With every film O'Neill produces, she attends a community screening in the city where it was filmed. It's part of what she calls a "restorative narrative," where the community helps heal itself through talking, listening, and understanding. "There needs to be opportunity and context for gathering in a safe environment and letting a majority of people express themselves in rejection of racism," she says, "because it is a majority of us who reject racism."

While this is a very specific sort of community discussion, you can find others in your town. Seek out groups where people can come together, talk about the problems facing your community or the larger world, and attempt to find action-based solutions to combat racism.

Hold others accountable

Media critic Dan Froomkin says there can be no more coddling of those who traffic in White Replacement Theory messaging. "It really shouldn't be hard for most people to agree that talking about white replacement is harmful and racist," he writes for PressWatch. "It should be easy to say: I don't believe that." Those who can't or won't say so, or who make excuses, dodge, and deflect, are presumptively racist and should be treated as such, he adds.

While Froomkin was talking specifically about those in politics and the media, and the fact that we should be careful of the media we consume, that sentiment should carry over into our daily lives as well. If someone is spouting racist rhetoric, even if it's subtle, say something. Remember: Subtle references to racism are still racism, and if we're being truly honest with ourselves, none of it is actually subtle.

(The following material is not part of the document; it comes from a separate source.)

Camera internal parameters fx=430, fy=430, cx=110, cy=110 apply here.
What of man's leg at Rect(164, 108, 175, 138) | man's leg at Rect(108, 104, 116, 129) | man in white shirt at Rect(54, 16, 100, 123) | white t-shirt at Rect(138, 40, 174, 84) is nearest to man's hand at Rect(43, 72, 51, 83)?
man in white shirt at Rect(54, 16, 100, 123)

But the true key to countering this problem, suggests Stan, is connecting with one another and bridging the gap. That effort, she adds, needs to start one on one, neighbor to neighbor, and, to the extent that our COVID-era lives permit, face to face. "We really need to connect more deeply in the physical spaces where we live and with the people we live there with. It's going to be a long road, but we need to take that walk," she says. "I know this sounds Pollyannaish, but we're not going to get anywhere until we can speak in a community of people from a variety of experiences and decide that living in this kind of fear of each other is not freedom. We need to find strength in each other."